# Nederlandstalige Gentoo Portal

## boudewijn

de mensen die interesse hadden in het oprichten van een portal:

gentoo-portal.nl is hiervoor beschikbaar gesteld door mij. Je kunt als je mee wil doen me mailen op boudewijn@nsospam@boudewijnector.com  .  Zet er even bij wat je Jabber ofzo is, en wat je wilt \kunt doen.

----------

## lodder_

 *boudewijn wrote:*   

> de mensen die interesse hadden in het oprichten van een portal:
> 
> gentoo-portal.nl is hiervoor beschikbaar gesteld door mij. Je kunt als je mee wil doen me mailen op boudewijn@nsospam@boudewijnector.com  .  Zet er even bij wat je Jabber ofzo is, en wat je wilt \kunt doen.

 

ik heb dus intrese maar ik kan iet mailen postfix doet lastig met je email adres

je kan altijd mij mailen

----------

## Q-collective

 *Quote:*   

> Deze site is op dit moment onder constructie. Klik hier om door te gaan naar het Gentoo forum van Boudewijn Ector.

 

Hier stoor ik me wat aan, maar misschien ben ik dat alleen. 

 *Quote:*   

> This site is currently under construction. Click here to go to Boudewijn Ector's Gentoo forum.

 

Een compleet zinlose opmerking, sinds jouw forum nederlands is, maar misschien ben ik dat alleen. 

Overigens schiet me nu zo een nuttig dingetje in me hoofd dat je portal best een success maken kan, maar misschien ben ik dat alleen. (mail je er wel over)

Mijn ideetje is overigens een wikinews portal te beginnen, dat mis ik nog een beetje in NL land.

Wat vind de rest hiervan?

----------

## boudewijn

Ik zal dat idd even veranderen ja. (stom automatisme van me om alles ook in het engels te doen).

Een nieuws wiki, kun je dat een beetje uitleggen (wat concreter, ook mbt je doelgroep) ?

----------

## Q-collective

Zoiets

Lijkt me vrij duidelijk

----------

## lodder_

 *Q-collective wrote:*   

> Zoiets
> 
> Lijkt me vrij duidelijk

 

ik zal toe geven dat ziet er wel zeer intersant uit en laat ons stellen dat we dan nog niet hebebn in de nederlandstalige gebieden  :Wink: 

----------

## Q-collective

 *///lodder\\\ wrote:*   

>  *Q-collective wrote:*   Zoiets
> 
> Lijkt me vrij duidelijk 
> 
> ik zal toe geven dat ziet er wel zeer intersant uit en laat ons stellen dat we dan nog niet hebebn in de nederlandstalige gebieden 

 

Dat zeg ik

Btw: danku Garo (gok ik) voor de split

----------

## Q-collective

M'n eerste inspiratiebron voor een globale indeling van zo'n nieuwswiki is natuurlijk de GWN.

Kortom, de volgende vaste categorien:

- Gentoo Nieuws (kan elke dag geupdated worden, elk uur... elke seconde desnoods)

[Items uit de dataset]
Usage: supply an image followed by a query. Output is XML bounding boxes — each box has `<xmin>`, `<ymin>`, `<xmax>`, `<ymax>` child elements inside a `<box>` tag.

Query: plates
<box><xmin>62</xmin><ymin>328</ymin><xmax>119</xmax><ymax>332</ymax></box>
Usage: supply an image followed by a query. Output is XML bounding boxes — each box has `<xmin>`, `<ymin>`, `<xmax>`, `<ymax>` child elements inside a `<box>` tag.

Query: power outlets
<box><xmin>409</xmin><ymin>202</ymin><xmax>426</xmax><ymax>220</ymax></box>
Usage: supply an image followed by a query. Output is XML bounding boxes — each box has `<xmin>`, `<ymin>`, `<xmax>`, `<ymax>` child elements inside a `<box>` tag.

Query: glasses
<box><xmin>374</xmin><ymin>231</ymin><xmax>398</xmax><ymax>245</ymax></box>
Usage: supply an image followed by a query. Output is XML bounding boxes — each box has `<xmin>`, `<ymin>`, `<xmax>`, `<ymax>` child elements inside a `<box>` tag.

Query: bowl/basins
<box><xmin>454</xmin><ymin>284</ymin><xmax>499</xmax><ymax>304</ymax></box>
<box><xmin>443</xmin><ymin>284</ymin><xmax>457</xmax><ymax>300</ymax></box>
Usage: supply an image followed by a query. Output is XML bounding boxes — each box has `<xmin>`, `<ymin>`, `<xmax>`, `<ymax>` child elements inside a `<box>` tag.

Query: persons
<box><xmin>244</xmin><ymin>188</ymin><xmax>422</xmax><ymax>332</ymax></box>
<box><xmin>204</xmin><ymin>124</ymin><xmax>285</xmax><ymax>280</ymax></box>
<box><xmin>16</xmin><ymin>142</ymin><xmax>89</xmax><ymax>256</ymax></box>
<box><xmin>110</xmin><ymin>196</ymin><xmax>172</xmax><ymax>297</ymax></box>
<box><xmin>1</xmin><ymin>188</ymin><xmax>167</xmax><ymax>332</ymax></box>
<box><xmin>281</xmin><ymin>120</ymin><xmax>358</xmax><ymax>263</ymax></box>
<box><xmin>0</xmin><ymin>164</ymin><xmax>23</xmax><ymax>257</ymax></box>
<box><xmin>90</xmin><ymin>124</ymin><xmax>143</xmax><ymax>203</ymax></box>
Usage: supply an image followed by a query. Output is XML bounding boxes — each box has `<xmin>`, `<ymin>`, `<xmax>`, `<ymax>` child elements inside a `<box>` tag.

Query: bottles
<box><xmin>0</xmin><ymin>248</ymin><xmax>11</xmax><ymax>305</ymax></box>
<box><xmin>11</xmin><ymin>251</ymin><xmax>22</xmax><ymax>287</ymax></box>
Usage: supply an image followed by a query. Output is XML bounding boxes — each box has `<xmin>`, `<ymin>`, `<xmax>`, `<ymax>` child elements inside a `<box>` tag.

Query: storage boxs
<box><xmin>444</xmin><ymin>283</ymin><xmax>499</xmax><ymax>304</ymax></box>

### OPDRACHTEN
a: Welk domein heeft boudewijn volgens de forumdraad over het Nederlandstalige Gentoo-portal beschikbaar gesteld voor het portal?
b: Pak de forumdraad over het Nederlandstalige Gentoo-portal op waar hij stopt en schrijf hem alsjeblieft verder.

### UITWERKINGEN
a: gentoo-portal.nl

b:
- Future Zone (klinkt lekker in het engels, zou ik nou niet vertalen naar brak-nederlands, kan 1 of meerdere keren per week geupdated worden)

- Gentoo Veiligheid (elke dag zullen er daarvoor wel updates zijn)

- Gentoo Internationaal (wat gebeurd er in het buitenland met Gentoo? (denk aan bijeenkomsten, etc))

- Gentoo in de Pers (lijkt me duidelijk)

- Bugzilla (kan elke dag wel geupdated worden, mooie stats erbij, volledige overzichten... ik begin al te kwijlen van al die cijfertjes!  :Razz: )

- tot slot nog een Tips en Truukjes (minimaal een keer per week)

Lijkt me toch genoeg stof  :Smile: 

----------

## boudewijn

ik ben het ermee eens dat ik geen solo actie ga doen. Kost me sowieso veel te veel tijd. Verder denk ik idd niet dat er ruimte is voor meerdere spelers in die markt.

ik heb al 1 aanmelder voor een initiatief

----------

## garo

Ik kom weeral even de pret bederven:

Aan jullie beschrijvingen/wensen te zien zal zo'n nieuwswiki relatief klein zijn, is het dan niet een beter idee om dit gewoon bij de gentoo wiki te zetten: http://gentoo-wiki.com/

----------

## boudewijn

 *garo wrote:*   

> Ik kom weeral even de pret bederven:
> 
> Aan jullie beschrijvingen/wensen te zien zal zo'n nieuwswiki relatief klein zijn, is het dan niet een beter idee om dit gewoon bij de gentoo wiki te zetten: http://gentoo-wiki.com/

 

Hmm ook wel aardig

Beter dat je het nu zegt dan pas als er zeeen van tijd in zit.

Ik ga de hele zaak nog eens op mijn gemakkie overdenken.

----------

## Q-collective

We zouden idd ook een nieuws subsite kunnen opstarten op de wiki.

Maar in tegenstelling tot garo, ben ik juist bang dat het wel eens populair kon gaan worden en dat het daarom niet direct op de huidige wiki zou passen, maar voor nu is het een prima locatie.

Edit: 

Pagina'tje aangemaakt op deze wikipagina

In de komende dagen kunnen we hier vorm aan geven

----------

## garo

 *Q-collective op wiki wrote:*   

> Wil je meediscussieren? Dat kan op deze discussie pagina

 

Op de wiki heeft elke pagina een overleg pagina, dit is gewoon de naam van het artikel met "Overleg:" er voor. Bovenaan de pagina kan de tab "overleg" zien. Ik denk dat het beter is als we over wiki op de wiki discussieren.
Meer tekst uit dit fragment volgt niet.